Буковски. Меньше, чем ничто | страница 86
Собственно, в рамках этого исключения и складывается довольно причудливая категория неразумия, нами сейчас воспринимаемая как винегрет, как недифференцированное единство. Безумцы помещались в одни камеры с венериками, с преступниками и распутниками, с проститутками и должниками, бедняками и бродягами – в общем, с разными прочими исключенными, от которых по великому множеству причин общество сочло нужным избавиться. Получается, что неразумный – это вообще всякий исключенный из общества. В этой сборной солянке, однако, нам сложно уловить главное – сам исключающий принцип. Но он есть.
Новое время – момент зарождения той европейской рациональности, которая нынче воспринимается как классическая. Сложно представить, но естественных для нас норм – этических, эстетических и других, – привычных логических фигур, философских проблем и научных методов когда-то не было. Рациональное как таковое имеет историю. И в этой истории, принимая те или иные формы, оно отделяет себя от того, что, по его собственным предположениям, от него самого радикально отличается. Разум выделяет себя из океана разнообразного неразумия. Именно в Новое время этот процесс принимает форму исключения и изоляции, то есть прямого насилия над иным: «Безумие становится формой, соотнесенной с разумом, или, вернее, безумие и разум образуют неразрывную и постоянно меняющуюся местами пару: на всякое безумие находится свой разум, его судья и властелин, а на всякий разум – свое безумие, в котором он обретает собственную убогую истину. Оба служат друг другу мерой, отрицают друг друга в бесконечных взаимных отсылках, но и получают друг в друге основание»[69].
Поэтому исключенных так много и все они такие разные: разум в них видит отличие от самого себя и, таким образом, угрозу себе. В последующей истории фигуры неразрывного отношения разума к неразумию будут меняться. В эту резиновую категорию будут попадать новые элементы, старые будут оттуда исчезать. Но само отношение останется прежним: это всегда будет различие и разрыв, причем обязательно исключающий и насильственный. Безумец – другой для нормального человека, поэтому он должен быть изолирован.

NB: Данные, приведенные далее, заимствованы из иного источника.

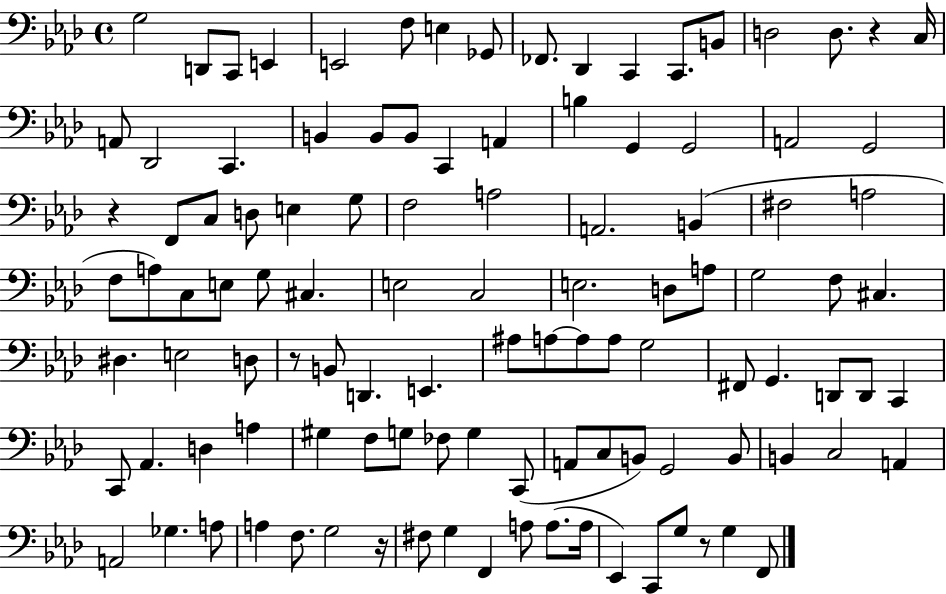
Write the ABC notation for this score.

X:1
T:Untitled
M:4/4
L:1/4
K:Ab
G,2 D,,/2 C,,/2 E,, E,,2 F,/2 E, _G,,/2 _F,,/2 _D,, C,, C,,/2 B,,/2 D,2 D,/2 z C,/4 A,,/2 _D,,2 C,, B,, B,,/2 B,,/2 C,, A,, B, G,, G,,2 A,,2 G,,2 z F,,/2 C,/2 D,/2 E, G,/2 F,2 A,2 A,,2 B,, ^F,2 A,2 F,/2 A,/2 C,/2 E,/2 G,/2 ^C, E,2 C,2 E,2 D,/2 A,/2 G,2 F,/2 ^C, ^D, E,2 D,/2 z/2 B,,/2 D,, E,, ^A,/2 A,/2 A,/2 A,/2 G,2 ^F,,/2 G,, D,,/2 D,,/2 C,, C,,/2 _A,, D, A, ^G, F,/2 G,/2 _F,/2 G, C,,/2 A,,/2 C,/2 B,,/2 G,,2 B,,/2 B,, C,2 A,, A,,2 _G, A,/2 A, F,/2 G,2 z/4 ^F,/2 G, F,, A,/2 A,/2 A,/4 _E,, C,,/2 G,/2 z/2 G, F,,/2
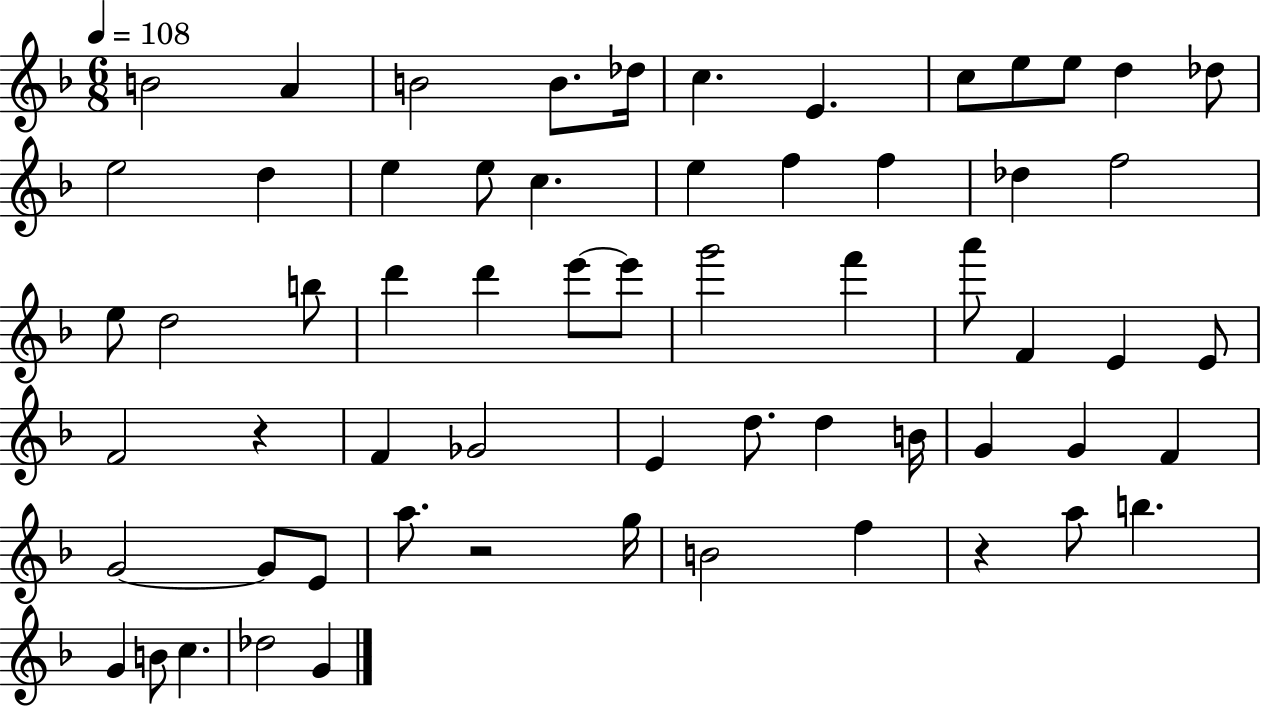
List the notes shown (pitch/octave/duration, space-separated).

B4/h A4/q B4/h B4/e. Db5/s C5/q. E4/q. C5/e E5/e E5/e D5/q Db5/e E5/h D5/q E5/q E5/e C5/q. E5/q F5/q F5/q Db5/q F5/h E5/e D5/h B5/e D6/q D6/q E6/e E6/e G6/h F6/q A6/e F4/q E4/q E4/e F4/h R/q F4/q Gb4/h E4/q D5/e. D5/q B4/s G4/q G4/q F4/q G4/h G4/e E4/e A5/e. R/h G5/s B4/h F5/q R/q A5/e B5/q. G4/q B4/e C5/q. Db5/h G4/q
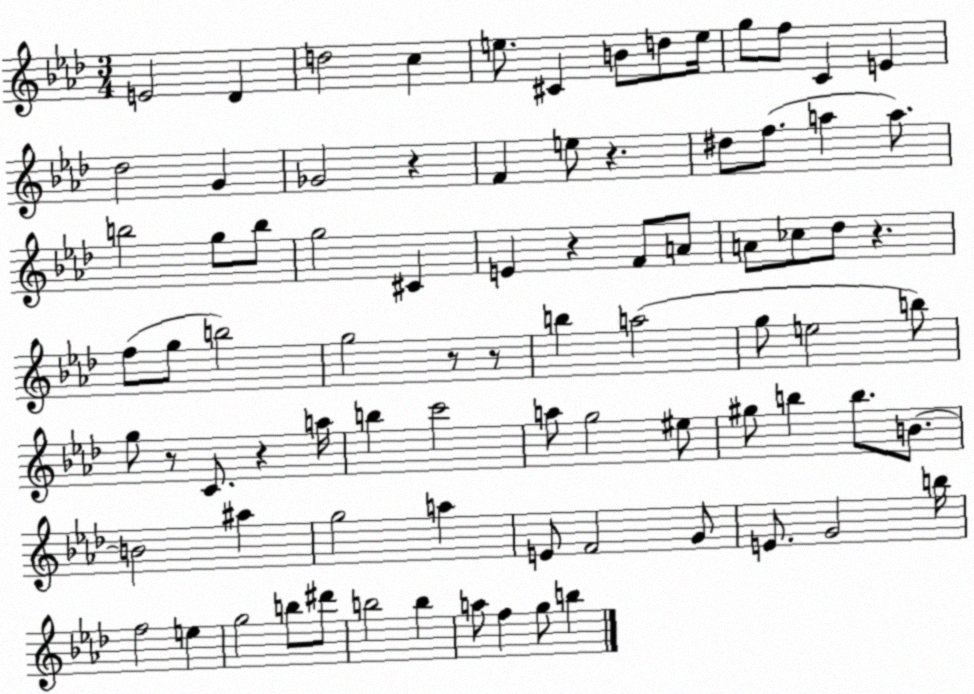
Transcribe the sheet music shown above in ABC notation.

X:1
T:Untitled
M:3/4
L:1/4
K:Ab
E2 _D d2 c e/2 ^C B/2 d/2 e/4 g/2 f/2 C E _d2 G _G2 z F e/2 z ^d/2 f/2 a a/2 b2 g/2 b/2 g2 ^C E z F/2 A/2 A/2 _c/2 _d/2 z f/2 g/2 b2 g2 z/2 z/2 b a2 g/2 e2 b/2 g/2 z/2 C/2 z a/4 b c'2 a/2 g2 ^e/2 ^g/2 b b/2 B/2 B2 ^a g2 a E/2 F2 G/2 E/2 G2 b/4 f2 e g2 b/2 ^d'/2 b2 b a/2 f g/2 b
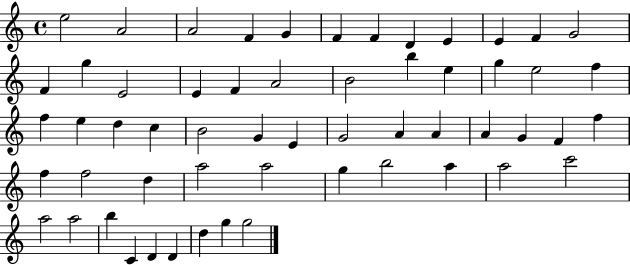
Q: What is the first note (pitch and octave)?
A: E5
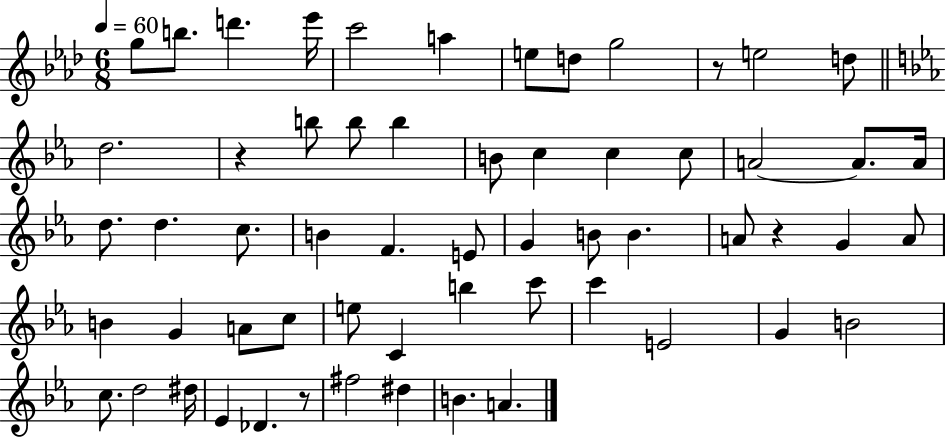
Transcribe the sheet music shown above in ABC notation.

X:1
T:Untitled
M:6/8
L:1/4
K:Ab
g/2 b/2 d' _e'/4 c'2 a e/2 d/2 g2 z/2 e2 d/2 d2 z b/2 b/2 b B/2 c c c/2 A2 A/2 A/4 d/2 d c/2 B F E/2 G B/2 B A/2 z G A/2 B G A/2 c/2 e/2 C b c'/2 c' E2 G B2 c/2 d2 ^d/4 _E _D z/2 ^f2 ^d B A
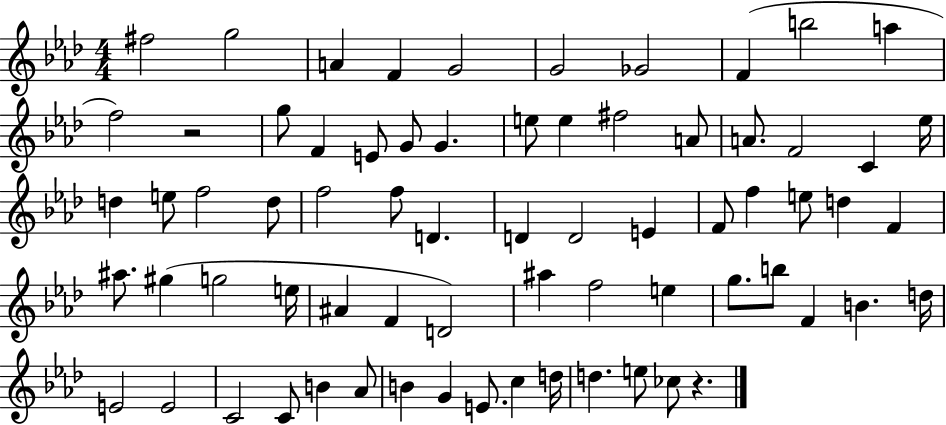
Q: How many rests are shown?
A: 2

Тот же другой – преступник, убийца, грабитель. На двух этих примерах мы можем представить себе исторические изменения во внутренней классификации неразумия: сначала преступники и безумцы подлежат одинаковым мерам и формам изоляции, но со временем они рассредоточиваются по разным местам и наделяются разными значениями; безумец ложится в больницу, где он лечится, а преступник садится в тюрьму, где он отдает свой долг поруганной им общественной норме и исправляется (тоже ведь лечится, только по-своему); безумцы и преступники отличаются друг от друга, но в главном они совпадают, и главное это – их совместное отличие от единой разумной нормы.